(Beginning of Records provided)

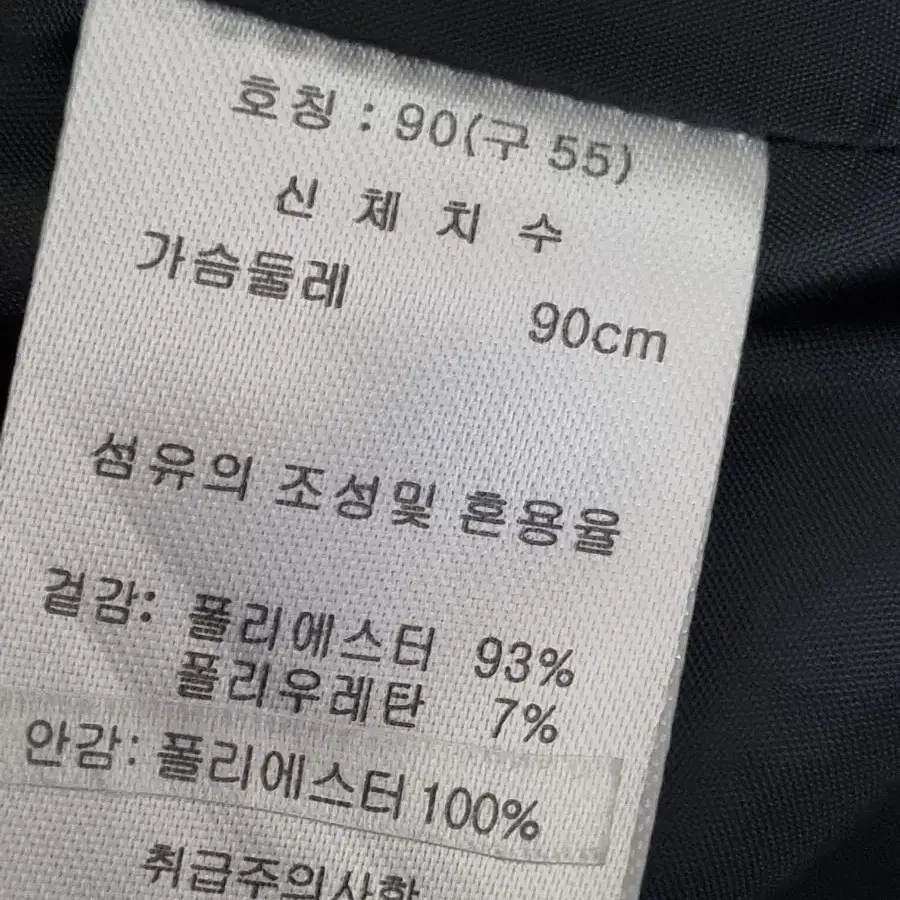 라우렐 자켓 90/춘하추용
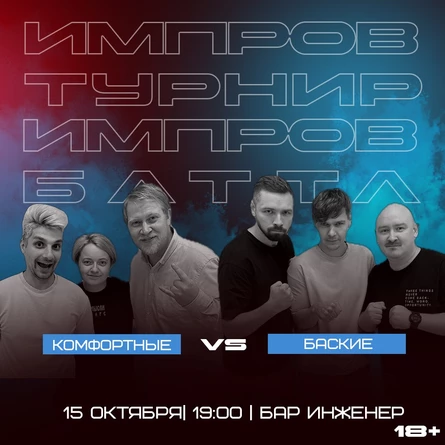 Импровизация.Команды. Баттл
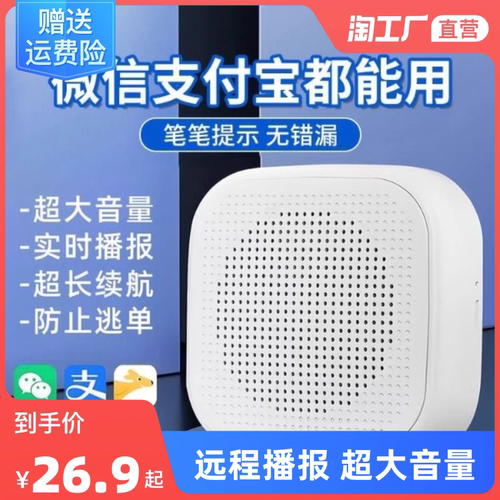 远程播报超大音量！！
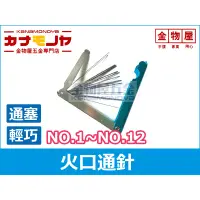 在飛比找蝦皮購物優惠-【金物屋】火口通針 切斷器 熔接器 瓦斯爐氣嘴 E036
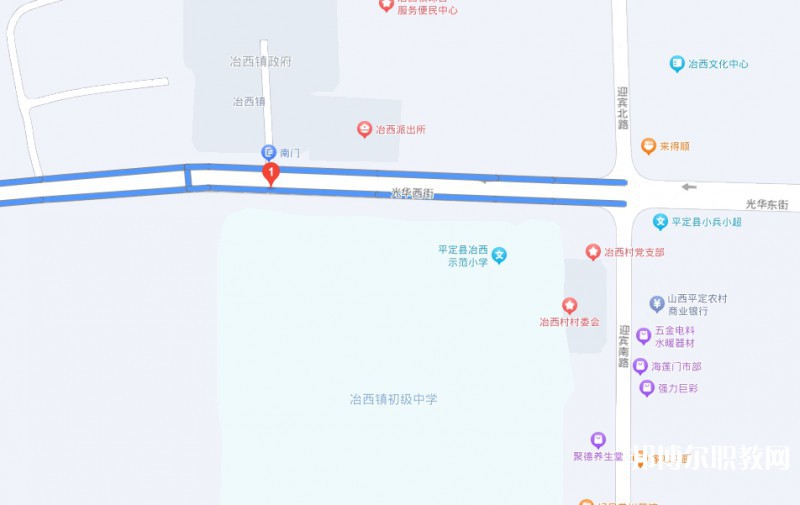 平定縣冶西鎮(zhèn)高級職業(yè)中學(xué)校地址，乘車路線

(End of Records provided)

__Problem description__. Update these lines by putting "Battle" in place of "Баттл" and leaving everything else unchanged. Leave the pictures out of your answer.

__Output of the task__.
 라우렐 자켓 90/춘하추용
 Импровизация.Команды. Battle
 远程播报超大音量！！
 在飛比找蝦皮購物優惠-【金物屋】火口通針 切斷器 熔接器 瓦斯爐氣嘴 E036
 平定縣冶西鎮(zhèn)高級職業(yè)中學(xué)校地址，乘車路線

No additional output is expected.